Goalhanger ships them on every comparison-table podcast above. The Diary of a CEO uses them aggressively, partly because the show is genuinely modular. The interesting holdouts are the news shows. The News Agents, despite being well-resourced and produced by a team who clearly could add chapters, do not. The argument from inside Persephonica, made on stage at a recent industry panel, is that a 35-minute news show is built to be heard whole, and offering listeners a fast-forward to the interview bit would fragment a careful editorial structure. Whether that is true craft or convenient anti-skip incentive is left to the listener.

Bibliographies and the trust question

The most interesting development in show notes over the last eighteen months is the appearance of actual citations. Empire, The Rest Is History and Today in Focus now routinely link out to the books and reporting that informed the episode. After a difficult 2024 in which two non-British podcasts faced public fact-check controversies for off-hand claims, British producers seem to have made a quiet decision that a linked bibliography is cheaper than a correction.

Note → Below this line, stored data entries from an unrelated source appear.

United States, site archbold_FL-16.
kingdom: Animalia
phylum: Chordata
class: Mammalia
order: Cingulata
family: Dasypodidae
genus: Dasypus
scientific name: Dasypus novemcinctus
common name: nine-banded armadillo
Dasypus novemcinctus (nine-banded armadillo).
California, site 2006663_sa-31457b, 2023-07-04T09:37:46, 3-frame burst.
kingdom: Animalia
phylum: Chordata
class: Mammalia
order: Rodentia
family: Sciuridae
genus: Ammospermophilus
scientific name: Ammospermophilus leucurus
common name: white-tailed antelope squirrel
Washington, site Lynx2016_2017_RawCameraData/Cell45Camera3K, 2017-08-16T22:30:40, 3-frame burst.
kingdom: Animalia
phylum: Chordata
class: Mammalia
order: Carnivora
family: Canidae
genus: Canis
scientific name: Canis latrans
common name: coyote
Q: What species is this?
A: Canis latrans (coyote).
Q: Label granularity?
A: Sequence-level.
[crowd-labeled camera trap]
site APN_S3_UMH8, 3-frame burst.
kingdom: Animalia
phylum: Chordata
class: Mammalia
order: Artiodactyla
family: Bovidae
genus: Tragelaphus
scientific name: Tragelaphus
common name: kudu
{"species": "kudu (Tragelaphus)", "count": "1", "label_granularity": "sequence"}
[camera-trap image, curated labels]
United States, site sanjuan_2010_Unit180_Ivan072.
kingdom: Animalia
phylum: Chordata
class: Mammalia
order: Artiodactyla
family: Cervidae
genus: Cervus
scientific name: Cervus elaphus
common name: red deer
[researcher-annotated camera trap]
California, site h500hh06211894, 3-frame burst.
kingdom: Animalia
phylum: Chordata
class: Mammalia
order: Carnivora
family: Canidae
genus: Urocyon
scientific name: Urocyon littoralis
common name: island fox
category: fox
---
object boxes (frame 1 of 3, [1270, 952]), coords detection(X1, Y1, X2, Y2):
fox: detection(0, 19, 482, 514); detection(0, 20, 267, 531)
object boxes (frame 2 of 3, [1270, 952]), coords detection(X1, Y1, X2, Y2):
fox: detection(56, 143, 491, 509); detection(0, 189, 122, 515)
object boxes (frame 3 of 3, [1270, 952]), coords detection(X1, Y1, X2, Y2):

This is not just defensive. It also produces a kind of editorial confidence on air. A presenter who knows that the notes will list the source feels free to skip the on-air as Professor So-and-so writes in her 2019 study construction. The listening becomes lighter; the receipts live below the line. The Rest Is History's recent four-parter on the Spanish Civil War linked to eleven books across the run. Several producers we spoke to said they now treat the bibliography as a draft outline — they build the notes first, then record around them.

The AI floor, and the ceiling

Almost every major hosting platform — Acast, Megaphone, Captivate, Buzzsprout — now offers AI-generated show notes as a free or near-free feature. The output ranges from competent to genuinely strange: one prominent British indie reported their AI-drafted notes referring to a guest as the speaker for an entire episode. Most networks use these drafts as a starting point and edit heavily. The independents who do not have a producer to do the editing are increasingly easy to spot in your feed — the giveaway is a description that summarises the episode in the third person, which is something humans almost never do.

The ceiling is more interesting. A handful of shows are now using AI to generate transcript-linked notes — where each chapter heading is itself a deep link into a hosted transcript. The Receipts and a few BBC Sounds documentaries are early adopters. Done well, it turns the description box into something closer to an index. Done badly, it produces a wall of timestamps that nobody clicks.

What to watch next

Three quiet bets seem worth making. First, the description box will keep getting longer in genres where the audience is information-seeking, and shorter in genres where it is mood-driven. Second, the AI-drafted note is about to become a hygiene factor — the absence of one will signal a show that is not trying, the presence of a careful, edited one will signal a show that is. And third, the next phase of show-note design will not happen in the description box at all. It will happen in the in-app chapter list, the transcript search, and whatever Spotify and Apple decide to do with the screen real estate they currently waste on Up Next.

The best British podcasts already know this. The description box is not metadata. It is the part of the episode that gets read after the episode ends — and increasingly, the part that decides whether the listener comes back.